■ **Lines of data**

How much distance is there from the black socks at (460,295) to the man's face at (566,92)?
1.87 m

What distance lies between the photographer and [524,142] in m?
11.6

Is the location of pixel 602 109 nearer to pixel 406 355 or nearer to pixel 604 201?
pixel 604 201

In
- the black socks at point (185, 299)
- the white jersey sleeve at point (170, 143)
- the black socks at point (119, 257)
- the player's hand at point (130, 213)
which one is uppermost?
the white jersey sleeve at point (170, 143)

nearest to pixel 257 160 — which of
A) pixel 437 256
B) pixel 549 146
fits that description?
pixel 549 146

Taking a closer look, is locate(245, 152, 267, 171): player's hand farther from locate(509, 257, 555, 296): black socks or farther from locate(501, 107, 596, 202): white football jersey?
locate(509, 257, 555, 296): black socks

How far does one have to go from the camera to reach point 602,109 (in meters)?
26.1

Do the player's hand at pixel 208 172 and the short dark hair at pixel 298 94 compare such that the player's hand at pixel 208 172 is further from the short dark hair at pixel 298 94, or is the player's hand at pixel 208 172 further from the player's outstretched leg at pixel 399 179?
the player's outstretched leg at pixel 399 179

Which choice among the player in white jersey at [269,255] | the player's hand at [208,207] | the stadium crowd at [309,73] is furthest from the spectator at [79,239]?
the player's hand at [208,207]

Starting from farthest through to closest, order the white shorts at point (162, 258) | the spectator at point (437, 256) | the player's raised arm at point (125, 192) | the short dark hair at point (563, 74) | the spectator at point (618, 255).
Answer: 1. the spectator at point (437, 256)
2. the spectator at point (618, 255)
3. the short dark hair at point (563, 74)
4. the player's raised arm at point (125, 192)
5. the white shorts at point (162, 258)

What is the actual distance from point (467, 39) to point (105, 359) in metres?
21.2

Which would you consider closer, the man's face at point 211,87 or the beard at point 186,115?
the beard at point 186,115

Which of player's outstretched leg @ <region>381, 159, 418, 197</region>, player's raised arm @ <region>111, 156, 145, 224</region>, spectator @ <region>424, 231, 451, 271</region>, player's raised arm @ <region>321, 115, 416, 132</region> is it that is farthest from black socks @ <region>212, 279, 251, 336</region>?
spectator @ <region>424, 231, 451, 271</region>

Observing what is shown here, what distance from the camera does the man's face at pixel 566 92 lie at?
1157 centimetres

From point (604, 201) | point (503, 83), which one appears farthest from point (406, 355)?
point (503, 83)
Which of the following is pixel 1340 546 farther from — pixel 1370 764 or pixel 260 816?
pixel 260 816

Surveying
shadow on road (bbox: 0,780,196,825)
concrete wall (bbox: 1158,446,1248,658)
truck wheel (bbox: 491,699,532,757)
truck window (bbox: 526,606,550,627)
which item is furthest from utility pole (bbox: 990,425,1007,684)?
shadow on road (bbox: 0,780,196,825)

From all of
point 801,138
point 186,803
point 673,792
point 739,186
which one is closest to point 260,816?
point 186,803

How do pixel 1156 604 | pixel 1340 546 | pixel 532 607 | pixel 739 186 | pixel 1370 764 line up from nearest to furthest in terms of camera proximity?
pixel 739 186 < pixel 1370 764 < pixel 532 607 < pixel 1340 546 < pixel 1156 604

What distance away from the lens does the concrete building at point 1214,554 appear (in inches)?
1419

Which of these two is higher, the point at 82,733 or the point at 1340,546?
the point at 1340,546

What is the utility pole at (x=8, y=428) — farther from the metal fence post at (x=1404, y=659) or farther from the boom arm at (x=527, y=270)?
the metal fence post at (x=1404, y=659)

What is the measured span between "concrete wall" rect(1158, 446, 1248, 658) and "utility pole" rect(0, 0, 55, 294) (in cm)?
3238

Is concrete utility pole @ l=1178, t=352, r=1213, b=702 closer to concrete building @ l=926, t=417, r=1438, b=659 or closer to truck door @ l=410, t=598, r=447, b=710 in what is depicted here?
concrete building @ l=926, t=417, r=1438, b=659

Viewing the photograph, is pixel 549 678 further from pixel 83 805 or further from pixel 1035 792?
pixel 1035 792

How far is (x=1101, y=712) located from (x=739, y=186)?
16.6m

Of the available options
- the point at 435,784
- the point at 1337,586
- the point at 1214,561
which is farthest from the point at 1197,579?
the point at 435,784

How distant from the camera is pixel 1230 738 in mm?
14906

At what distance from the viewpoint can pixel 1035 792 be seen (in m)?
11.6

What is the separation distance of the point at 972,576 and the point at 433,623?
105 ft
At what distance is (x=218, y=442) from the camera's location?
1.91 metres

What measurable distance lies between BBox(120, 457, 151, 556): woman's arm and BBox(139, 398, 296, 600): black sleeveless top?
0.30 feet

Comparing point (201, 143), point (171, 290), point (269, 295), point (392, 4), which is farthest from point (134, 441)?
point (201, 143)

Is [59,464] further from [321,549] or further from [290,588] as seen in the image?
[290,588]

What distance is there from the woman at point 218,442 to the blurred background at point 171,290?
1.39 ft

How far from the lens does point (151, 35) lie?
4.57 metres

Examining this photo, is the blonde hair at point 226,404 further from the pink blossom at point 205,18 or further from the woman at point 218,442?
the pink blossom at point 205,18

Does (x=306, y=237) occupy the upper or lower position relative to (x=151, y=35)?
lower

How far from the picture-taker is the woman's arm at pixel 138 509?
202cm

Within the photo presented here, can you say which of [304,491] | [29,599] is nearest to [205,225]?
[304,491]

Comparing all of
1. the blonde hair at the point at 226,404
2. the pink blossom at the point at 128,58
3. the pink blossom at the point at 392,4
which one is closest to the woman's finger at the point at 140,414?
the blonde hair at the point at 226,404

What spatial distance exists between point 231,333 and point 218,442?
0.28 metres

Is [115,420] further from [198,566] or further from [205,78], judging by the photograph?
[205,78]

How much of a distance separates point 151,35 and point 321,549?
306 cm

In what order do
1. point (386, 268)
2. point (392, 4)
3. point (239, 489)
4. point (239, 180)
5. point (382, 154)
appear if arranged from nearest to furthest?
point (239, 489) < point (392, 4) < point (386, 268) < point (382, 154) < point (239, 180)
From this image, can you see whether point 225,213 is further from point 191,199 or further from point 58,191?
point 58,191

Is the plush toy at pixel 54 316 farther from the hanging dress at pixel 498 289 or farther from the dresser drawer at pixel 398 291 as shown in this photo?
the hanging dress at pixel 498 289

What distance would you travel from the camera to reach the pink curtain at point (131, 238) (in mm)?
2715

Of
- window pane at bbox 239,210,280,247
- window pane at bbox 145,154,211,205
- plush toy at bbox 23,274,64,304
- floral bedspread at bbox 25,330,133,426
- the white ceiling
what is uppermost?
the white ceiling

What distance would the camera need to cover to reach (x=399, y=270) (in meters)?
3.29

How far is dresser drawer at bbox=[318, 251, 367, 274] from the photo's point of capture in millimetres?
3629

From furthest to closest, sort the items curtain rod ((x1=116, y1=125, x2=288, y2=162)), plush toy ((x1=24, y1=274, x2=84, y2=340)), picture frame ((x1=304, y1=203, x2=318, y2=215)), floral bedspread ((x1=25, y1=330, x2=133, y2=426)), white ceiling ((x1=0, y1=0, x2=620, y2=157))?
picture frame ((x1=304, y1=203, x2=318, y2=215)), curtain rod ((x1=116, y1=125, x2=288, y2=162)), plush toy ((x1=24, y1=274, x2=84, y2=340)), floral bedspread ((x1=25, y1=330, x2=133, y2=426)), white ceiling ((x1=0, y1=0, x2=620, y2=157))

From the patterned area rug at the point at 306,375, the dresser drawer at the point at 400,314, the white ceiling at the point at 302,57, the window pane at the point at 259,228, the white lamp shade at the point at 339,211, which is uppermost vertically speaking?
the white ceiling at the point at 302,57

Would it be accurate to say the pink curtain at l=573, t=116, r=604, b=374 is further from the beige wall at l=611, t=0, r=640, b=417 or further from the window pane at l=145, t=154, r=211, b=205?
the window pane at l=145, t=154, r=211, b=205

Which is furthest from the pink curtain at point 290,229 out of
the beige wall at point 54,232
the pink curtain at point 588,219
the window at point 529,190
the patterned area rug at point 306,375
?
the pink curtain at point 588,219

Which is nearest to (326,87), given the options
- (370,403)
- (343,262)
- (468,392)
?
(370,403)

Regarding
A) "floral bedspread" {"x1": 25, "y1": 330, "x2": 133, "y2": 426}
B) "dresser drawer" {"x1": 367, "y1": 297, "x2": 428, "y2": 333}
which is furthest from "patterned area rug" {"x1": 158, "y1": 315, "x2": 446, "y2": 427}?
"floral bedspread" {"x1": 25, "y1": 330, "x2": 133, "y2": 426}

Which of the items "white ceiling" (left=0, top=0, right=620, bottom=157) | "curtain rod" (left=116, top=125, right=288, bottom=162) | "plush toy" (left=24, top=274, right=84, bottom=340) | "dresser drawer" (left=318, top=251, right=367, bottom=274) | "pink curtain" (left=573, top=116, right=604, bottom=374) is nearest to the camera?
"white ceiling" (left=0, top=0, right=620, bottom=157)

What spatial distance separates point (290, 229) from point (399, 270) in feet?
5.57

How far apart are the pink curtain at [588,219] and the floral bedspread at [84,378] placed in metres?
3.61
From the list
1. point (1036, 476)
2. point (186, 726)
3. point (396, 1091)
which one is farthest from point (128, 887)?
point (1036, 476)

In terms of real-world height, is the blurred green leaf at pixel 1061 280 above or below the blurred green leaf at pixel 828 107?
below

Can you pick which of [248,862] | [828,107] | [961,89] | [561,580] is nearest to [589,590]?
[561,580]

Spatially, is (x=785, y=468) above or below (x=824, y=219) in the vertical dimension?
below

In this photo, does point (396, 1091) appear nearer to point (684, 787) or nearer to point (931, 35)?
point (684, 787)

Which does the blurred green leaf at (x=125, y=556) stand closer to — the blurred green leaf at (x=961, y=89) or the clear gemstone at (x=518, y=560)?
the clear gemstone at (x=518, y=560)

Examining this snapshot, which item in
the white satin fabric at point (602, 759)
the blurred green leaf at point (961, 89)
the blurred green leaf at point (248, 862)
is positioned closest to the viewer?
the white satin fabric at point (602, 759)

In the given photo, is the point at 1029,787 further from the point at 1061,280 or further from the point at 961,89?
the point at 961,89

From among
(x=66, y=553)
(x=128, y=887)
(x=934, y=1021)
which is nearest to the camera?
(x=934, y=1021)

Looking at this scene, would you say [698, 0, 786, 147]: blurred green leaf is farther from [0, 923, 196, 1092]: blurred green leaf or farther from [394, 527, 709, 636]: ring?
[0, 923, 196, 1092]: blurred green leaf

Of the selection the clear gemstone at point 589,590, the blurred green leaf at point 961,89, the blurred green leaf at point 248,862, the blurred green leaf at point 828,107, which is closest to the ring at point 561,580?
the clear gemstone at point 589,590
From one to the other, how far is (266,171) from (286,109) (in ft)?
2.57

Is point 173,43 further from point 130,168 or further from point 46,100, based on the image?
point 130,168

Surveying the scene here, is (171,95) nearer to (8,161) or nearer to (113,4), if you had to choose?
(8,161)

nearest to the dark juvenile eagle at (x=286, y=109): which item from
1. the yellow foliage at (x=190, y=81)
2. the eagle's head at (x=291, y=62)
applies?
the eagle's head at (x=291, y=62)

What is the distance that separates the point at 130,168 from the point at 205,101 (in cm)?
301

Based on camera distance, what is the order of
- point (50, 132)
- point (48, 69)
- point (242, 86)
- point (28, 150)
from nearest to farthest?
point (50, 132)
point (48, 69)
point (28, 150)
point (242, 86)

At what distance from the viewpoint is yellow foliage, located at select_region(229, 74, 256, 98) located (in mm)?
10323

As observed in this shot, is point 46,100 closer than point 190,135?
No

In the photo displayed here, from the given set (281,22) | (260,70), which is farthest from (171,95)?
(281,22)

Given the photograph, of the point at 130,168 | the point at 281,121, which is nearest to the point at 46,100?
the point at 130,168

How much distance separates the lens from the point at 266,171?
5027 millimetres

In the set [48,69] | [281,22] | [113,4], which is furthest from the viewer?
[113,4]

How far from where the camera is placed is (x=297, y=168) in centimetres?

■ **Your instructions**
Quote the listing above from the line containing "Is [115,420] further" through the line containing "picture frame ((x1=304, y1=203, x2=318, y2=215)), curtain", with both of those lines included.

■ **Finished task**
Is [115,420] further from [198,566] or further from [205,78], judging by the photograph?
[205,78]

How much of a distance separates point 151,35 and point 321,549?
306 cm

In what order do
1. point (386, 268)
2. point (392, 4)
3. point (239, 489)
4. point (239, 180)
5. point (382, 154)
appear if arranged from nearest to furthest?
point (239, 489) < point (392, 4) < point (386, 268) < point (382, 154) < point (239, 180)
From this image, can you see whether point 225,213 is further from point 191,199 or further from point 58,191?
point 58,191

Is the plush toy at pixel 54 316 farther from the hanging dress at pixel 498 289 or farther from the dresser drawer at pixel 398 291 as shown in this photo?
the hanging dress at pixel 498 289

What distance would you travel from the camera to reach the pink curtain at point (131, 238) (in mm)?
2715

Of
- window pane at bbox 239,210,280,247
- window pane at bbox 145,154,211,205
- plush toy at bbox 23,274,64,304
- floral bedspread at bbox 25,330,133,426
- the white ceiling
what is uppermost?
the white ceiling

What distance would the camera need to cover to reach (x=399, y=270) (in meters)?
3.29

How far is dresser drawer at bbox=[318, 251, 367, 274] from the photo's point of capture in millimetres?
3629

From furthest to closest, sort the items curtain rod ((x1=116, y1=125, x2=288, y2=162)), plush toy ((x1=24, y1=274, x2=84, y2=340)), picture frame ((x1=304, y1=203, x2=318, y2=215)), floral bedspread ((x1=25, y1=330, x2=133, y2=426)), white ceiling ((x1=0, y1=0, x2=620, y2=157))?
picture frame ((x1=304, y1=203, x2=318, y2=215)), curtain rod ((x1=116, y1=125, x2=288, y2=162)), plush toy ((x1=24, y1=274, x2=84, y2=340)), floral bedspread ((x1=25, y1=330, x2=133, y2=426)), white ceiling ((x1=0, y1=0, x2=620, y2=157))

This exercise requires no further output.